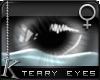 K| Teary Eyes: Silver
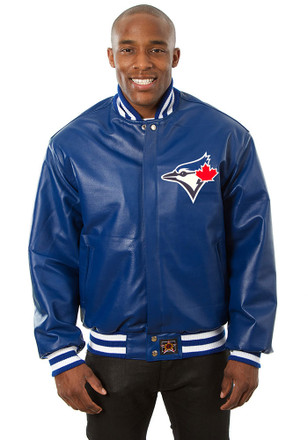 Toronto Mens Blue All leather jacket Heavyweight Jacket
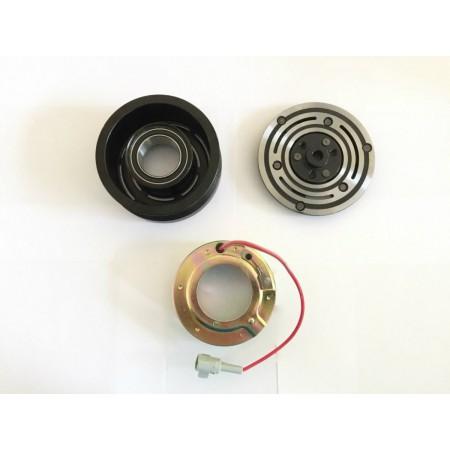 Sprzęgło Klimatyzacji SAAB 9-3 6PK / 100 TRS105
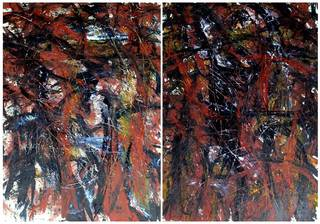 Diptych. OF-A287 by Oleg Frolov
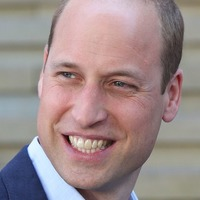 William to feature in BBC show on male mental health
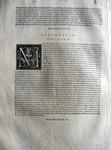 Moto proprio di Pio V sulla riforma dei tribunali fiscali - Roma, Blado 1568 ca.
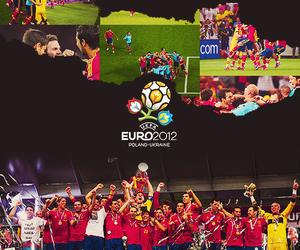 winner, football, and spain image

━━━━━━━━━━━━━━━━

▸ **WHAT IS REQUIRED**:
Excluding the pictures, write out exactly the lines from the line that contains "Toronto Mens Blue" through the end of the records.

▸ **OUTPUT FOR THIS TASK**:
 Toronto Mens Blue All leather jacket Heavyweight Jacket
 Sprzęgło Klimatyzacji SAAB 9-3 6PK / 100 TRS105
 Diptych. OF-A287 by Oleg Frolov
 William to feature in BBC show on male mental health
 Moto proprio di Pio V sulla riforma dei tribunali fiscali - Roma, Blado 1568 ca.
 winner, football, and spain image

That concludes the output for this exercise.